DESCRIPTION OF THE TASK:
Only the pictures are to be left out, and the rest of the entries should be reproduced exactly.

Records contained in a dataset:
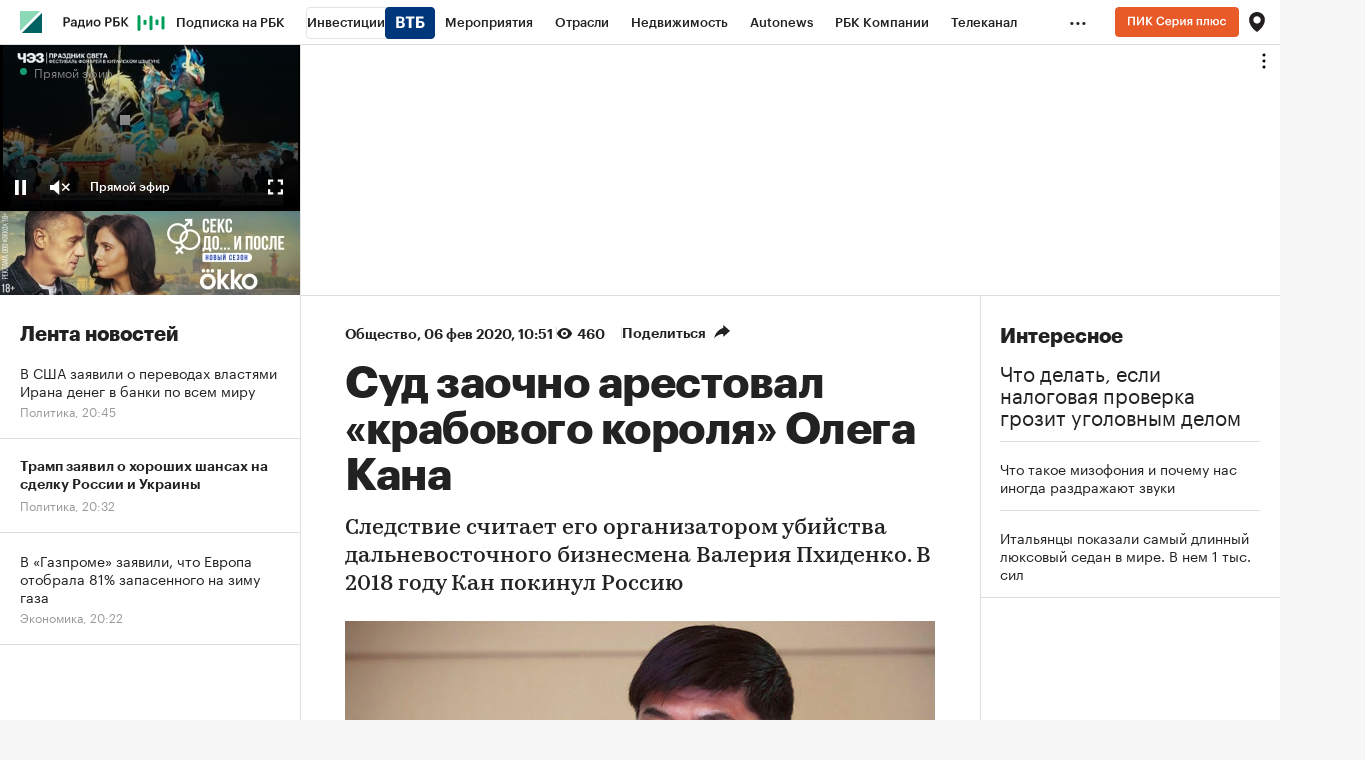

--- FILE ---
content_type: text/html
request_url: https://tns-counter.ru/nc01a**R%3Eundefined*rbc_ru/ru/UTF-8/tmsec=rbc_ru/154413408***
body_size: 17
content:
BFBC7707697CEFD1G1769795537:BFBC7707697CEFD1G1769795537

ANSWER BOX:
--- FILE ---
content_type: text/html
request_url: https://tns-counter.ru/nc01a**R%3Eundefined*rbc_ru/ru/UTF-8/tmsec=rbc_ru/154413408***
body_size: 17
content:
BFBC7707697CEFD1G1769795537:BFBC7707697CEFD1G1769795537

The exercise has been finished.